**Problems to work on:**
A: According to the court passage on Ms Ledwaba's testimony, what was the date of the mutual termination of the contract?
B: Extend the court passage on Ms Ledwaba's testimony past its final sentence.

**Passage shown:**
========

Ms Ledwaba testified about the events leading up to the mutual termination of the contract on 3 October 2000. Before setting out her evidence I should record that, at a certain stage, she commenced telling this court what the coach Mr Lechaba would say. Ms Mababolo, who appeared on behalf of the applicants, objected to this on the ground that it was hearsay evidence. On the assurance by Mr Seneke, who appeared on behalf of Stars, that the coach would be called, I provisionally allowed the evidence in.



Ms Ledwaba said that Mr Motale played not more than four games, although she could not remember much about this. After the last game the directors met with management on the Monday. They did not specifically meet to talk about Mr Motale but about the players generally. The coach discussed the performance of the players and suggested that Mr Motale was under-performing. The directors instructed him to talk to Mr Motale.



Ms Ledwaba says that in September 2000 they met with Mr Motale. He was told the coach said that he was not satisfied with him. She said that the Premier Soccer League allowed him two options. She said, as the coach was not satisfied, the club or the team could place him on a transfer list or he could get a clearance certificate to play for a team of his choice. Mr Motale chose to be given a clearance. She said that: “On the 3 October we met Mr Motale at our offices and we finalised the September discussion, and on that day a clearance certificate was issued to him”. She says the issuing of the clearance certificate amounted to the termination of the contract.

========

**Supplied material:**
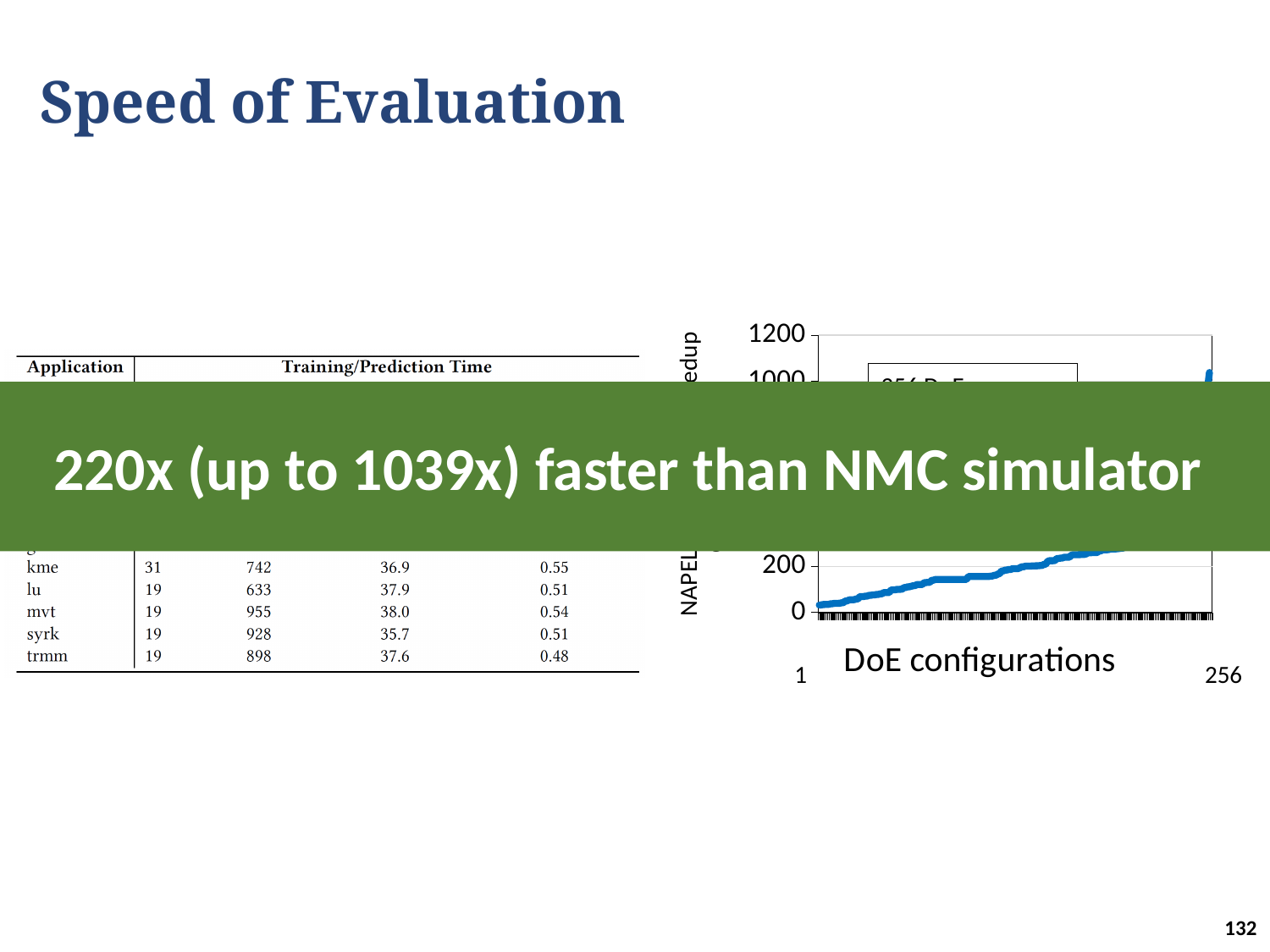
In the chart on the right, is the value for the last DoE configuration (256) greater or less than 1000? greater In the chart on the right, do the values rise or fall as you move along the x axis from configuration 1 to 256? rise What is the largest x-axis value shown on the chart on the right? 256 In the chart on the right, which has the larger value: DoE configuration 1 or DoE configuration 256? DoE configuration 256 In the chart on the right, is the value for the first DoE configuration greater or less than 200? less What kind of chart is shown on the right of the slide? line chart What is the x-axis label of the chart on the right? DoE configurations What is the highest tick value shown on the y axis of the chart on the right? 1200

========

**Answers to each task:**
A: 3 October 2000

B:
Ms Ledwaba went on to say that when clearance certificate was issued, she also signed the document headed “deregistration and cancellation of a contract of employment”. She gave this document to Mr Motale. This is a document which she had drawn up. Its essential terms are that the signatory (normally the player) would agree to his deregistration with the league and the subsequent cancellation of the contract between the club and himself. It goes on to provide:

“Whereas the club waives its right to claim compensation in the event I join another club, I will also forfeit any claim of whatever nature against my former club, being Stars Football Club, once my contract has been terminated by an act of deregistration and I have been issued with a clearance certificate, which must be without prejudice.”

She says Mr Motale did not sign this. It is indeed common cause that he did not. She says she cannot remember whether he gave a reason for not wishing to sign it. Mr Twala was not present on this occasion.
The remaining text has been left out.